Weil der Gesichtsschädel nun schneller wächst, können Kieferorthopäden in dieser Phase grossen Einfluss auf Fehlstellungen der Kieferknochen nehmen. Mit herausnehmbaren Spangen oder funktionskieferorthopädischen Apparaturen können solche Missverhältnisse der Schädelknochen oft sehr gut ausgeglichen werden. Sie können auch die Basis bereiten für eine allenfalls später noch notwendig werdende schnellere Zahnfehlstellungs-Korrektur mittels festsitzender Apparaturen.

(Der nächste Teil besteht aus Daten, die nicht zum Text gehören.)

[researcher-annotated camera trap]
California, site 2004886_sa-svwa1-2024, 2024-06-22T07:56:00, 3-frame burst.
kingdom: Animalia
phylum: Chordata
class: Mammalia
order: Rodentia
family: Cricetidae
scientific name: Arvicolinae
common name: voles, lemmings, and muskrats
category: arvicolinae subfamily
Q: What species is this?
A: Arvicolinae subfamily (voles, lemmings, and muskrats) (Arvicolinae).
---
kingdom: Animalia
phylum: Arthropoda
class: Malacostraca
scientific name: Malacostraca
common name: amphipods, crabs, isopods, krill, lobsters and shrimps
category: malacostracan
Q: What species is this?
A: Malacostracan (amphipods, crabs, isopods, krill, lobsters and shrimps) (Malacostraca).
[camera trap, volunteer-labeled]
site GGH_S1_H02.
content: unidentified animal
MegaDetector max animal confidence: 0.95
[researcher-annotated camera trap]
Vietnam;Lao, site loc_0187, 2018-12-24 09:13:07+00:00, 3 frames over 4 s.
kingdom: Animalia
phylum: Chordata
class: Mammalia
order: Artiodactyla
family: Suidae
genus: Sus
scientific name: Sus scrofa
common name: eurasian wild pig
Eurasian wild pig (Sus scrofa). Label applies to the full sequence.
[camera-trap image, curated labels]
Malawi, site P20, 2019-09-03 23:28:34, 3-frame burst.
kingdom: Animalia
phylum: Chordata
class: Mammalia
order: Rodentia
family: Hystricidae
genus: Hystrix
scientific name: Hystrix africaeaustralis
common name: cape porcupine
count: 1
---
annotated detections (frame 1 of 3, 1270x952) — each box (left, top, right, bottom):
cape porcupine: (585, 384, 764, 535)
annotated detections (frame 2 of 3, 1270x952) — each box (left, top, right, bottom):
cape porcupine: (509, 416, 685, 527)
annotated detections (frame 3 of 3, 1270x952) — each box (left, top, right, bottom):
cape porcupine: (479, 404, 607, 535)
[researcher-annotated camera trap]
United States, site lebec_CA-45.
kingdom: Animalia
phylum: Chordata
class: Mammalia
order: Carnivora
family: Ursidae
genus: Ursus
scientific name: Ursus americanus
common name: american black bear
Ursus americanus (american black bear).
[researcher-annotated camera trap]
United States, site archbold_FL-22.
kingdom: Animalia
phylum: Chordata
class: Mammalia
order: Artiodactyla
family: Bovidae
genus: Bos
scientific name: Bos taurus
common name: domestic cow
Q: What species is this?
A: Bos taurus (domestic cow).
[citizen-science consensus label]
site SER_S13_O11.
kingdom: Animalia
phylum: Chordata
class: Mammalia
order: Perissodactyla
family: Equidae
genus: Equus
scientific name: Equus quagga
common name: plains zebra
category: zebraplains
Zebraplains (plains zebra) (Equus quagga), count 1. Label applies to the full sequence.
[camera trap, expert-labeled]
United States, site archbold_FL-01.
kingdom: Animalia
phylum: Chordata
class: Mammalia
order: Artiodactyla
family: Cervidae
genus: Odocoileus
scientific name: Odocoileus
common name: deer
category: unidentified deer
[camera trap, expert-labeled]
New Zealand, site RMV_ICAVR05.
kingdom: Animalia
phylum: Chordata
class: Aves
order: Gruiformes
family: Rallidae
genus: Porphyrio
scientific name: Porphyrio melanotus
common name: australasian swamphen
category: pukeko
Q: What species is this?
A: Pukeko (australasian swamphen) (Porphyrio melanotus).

Mädchen (circa mit 13) und Jungen (circa mit 15 Jahren) erreichen ihr maximales Körperwachstum in der Pubertät. In diesem Alter werden Zahnfehlstellungen häufig mit festsitzenden Apparaturen korrigiert. Damit kann der gesamte Zahn (Zahnkrone und -wurzel) bewegt und Feinkorrekturen können vorgenommen werden.

Erwachsenenbehandlung

Doch auch nach Wachstumsabschluss sind Korrekturen von Zahnfehlstellungen möglich und oft sinnvoll. Zähne können sich ein Leben lang verschieben, wobei die Backenzähne dazu tendieren, sich nach vorne zu bewegen. Bei den Schneidezähnen kann es so zu Engständen kommen, die sowohl funktionelle als auch ästhetische Beeinträchtigungen mit sich bringen.

Ästhetische Verbesserungen sind der Hauptgrund, warum sich heute mehr und mehr Erwachsene zu einer Zahnkorrektur entschliessen. Auch Menschen zwischen 40 bis 50 Jahren und älter werden häufig behandelt – mit festsitzenden Spangen oder durchsichtigen Schienen.

Wenige Faktoren stehen einer Zahnstellungskorrektur im Erwachsenenalter entgegen. Beispielsweise eine therapiebedürftige, akute Parodontitis (Entzündung des Zahnhalteapparates). Oder wenn Medikamente eingenommen werden, die den Knochenstoffwechsel beeinflussen. Schliesslich gilt auch hier: Eine umfangreiche Diagnostik stellt die Basis der Therapieplanung dar.